Shipping industry in deep trouble

The shipping ministry has pledged to provide financial incentives for ship owners who are now facing serious financial difficulty.

The number of ocean-ferrying ships has declined mainly due to the high interest on bank loans as owners of these ships are unable to procure newer ones for their business, said a letter sent recently to Finance Secretary Mahbub Ahmed.

According to the letter signed by Assistant Deputy Secretary Mohammad Muniruzzaman, the Shipping Ministry wants to sit with the Finance Ministry to devise a favourable policy for local ocean-ferrying ship operators.

The Shipping Ministry in the first week of this month held a meeting with vessel owners against a backdrop of decline in the number of ships. Shipping Minister Shajahan Khan presided over the meeting.

The number of ocean ferrying vessels came down to 63 from 75 in last one year. Of them, 12 remain inoperative while 20 others were declared unfit for plying on international routes.

The letter said the ship industry is shrinking as sea freight prices have plummeted drastically paired with the global financial crisis.

Other reasons are the rise in fuel prices, increase in salaries and allowances of sailors and the hike in other costs, according to the letter.

The owners of the ships said high duties on purchase of vessels and 3.0% cut in freight earnings were a major barrier to the growth of the industry.

They said freight incomes had dropped globally and the industry required government support to survive.

“Local ship owners take loan from commercial banks with 15% interest while in foreign countries, the owners of ocean-going ships take credit from their commercial banks with only 3%-4% interest,” the letter said.

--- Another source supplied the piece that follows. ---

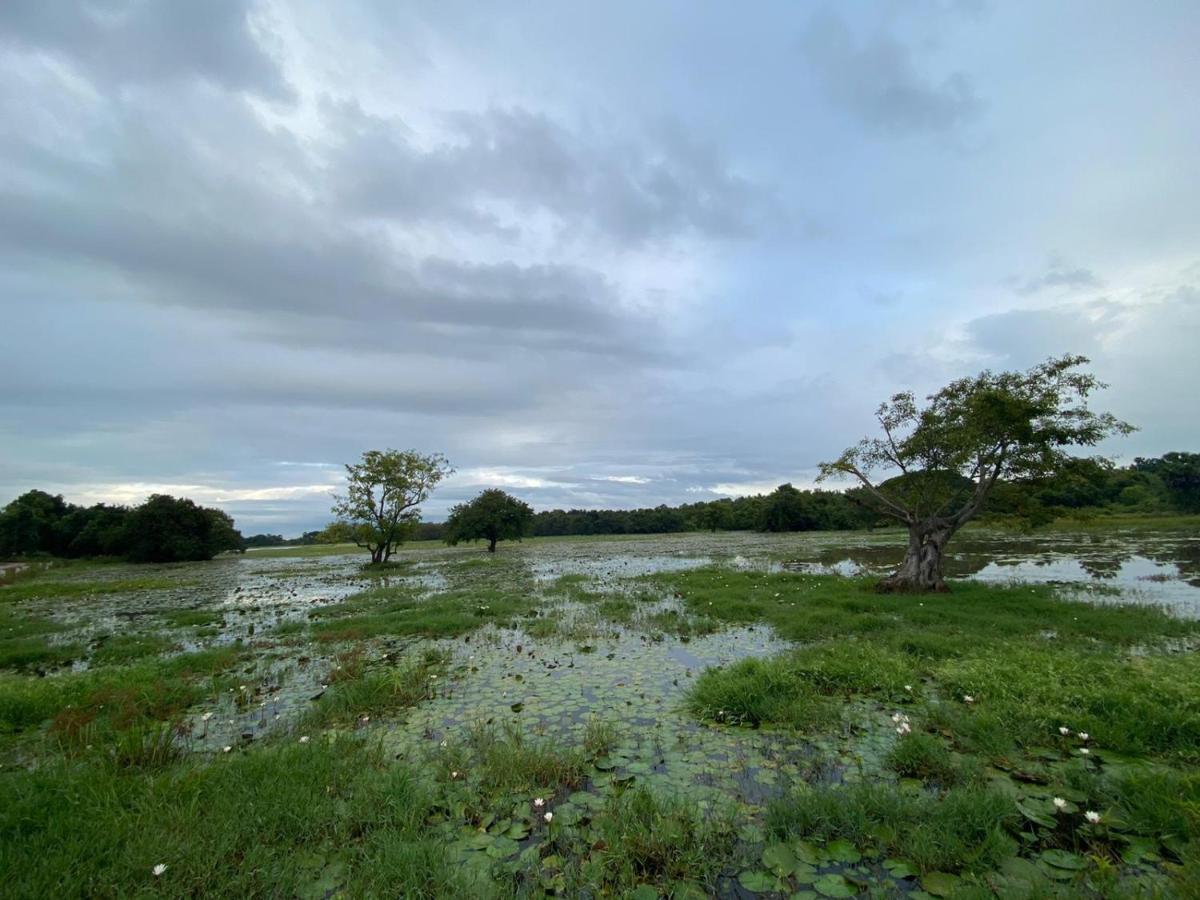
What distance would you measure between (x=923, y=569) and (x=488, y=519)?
4439 cm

The government should withdraw 3% tax on freight charges, it said, adding that the government would sign agreements on double taxation with all the countries. “As a result, owners of these ships will get 100% income tax waiver from visiting countries.” 

President of Ocean-going Ship Owners Association Shah Alam told the Dhaka Tribune that without financial assistance and policy support, the ship industry would not survive.

The shipping minister said the problems faced by the ship industry could be resolved through a joint effort. “Otherwise financial crisis will deepen,” he added. 

The government agencies were asked to use local ships to import goods, but they were not carrying out the orders. Only 40% of local ocean-going ships were used by the government agencies, the letter said.

Indonesian ships now carry 98.8% of goods while it was only 55.5% in 2005. The number of Indonesian ships now stands at 11,628 from 6,041 in 2005.  

According to the letter, ship owners were not getting the permission to open accounts with commercial banks. So, they were facing difficulties in paying salaries to captains, sailors and engineers as well as PNI club fees, insurance premium and port dues.

The government should introduce one-stop services to register the ocean-going ships as the registration process delays getting frequency, call sign and ship station licences from Bangladesh Telecommunications Regulatory Commission, the letter said.

Like India and Singapore, the government would introduce different types of financial incentives, the letter said. “National Board of Revenue will introduce five-year tax holiday for new ocean-going ships and withdraw 5% advance tax for registration of ocean-going ships.”

Shipping Directorate will withdraw the provision for import of ships within six months under provisional registry, it said.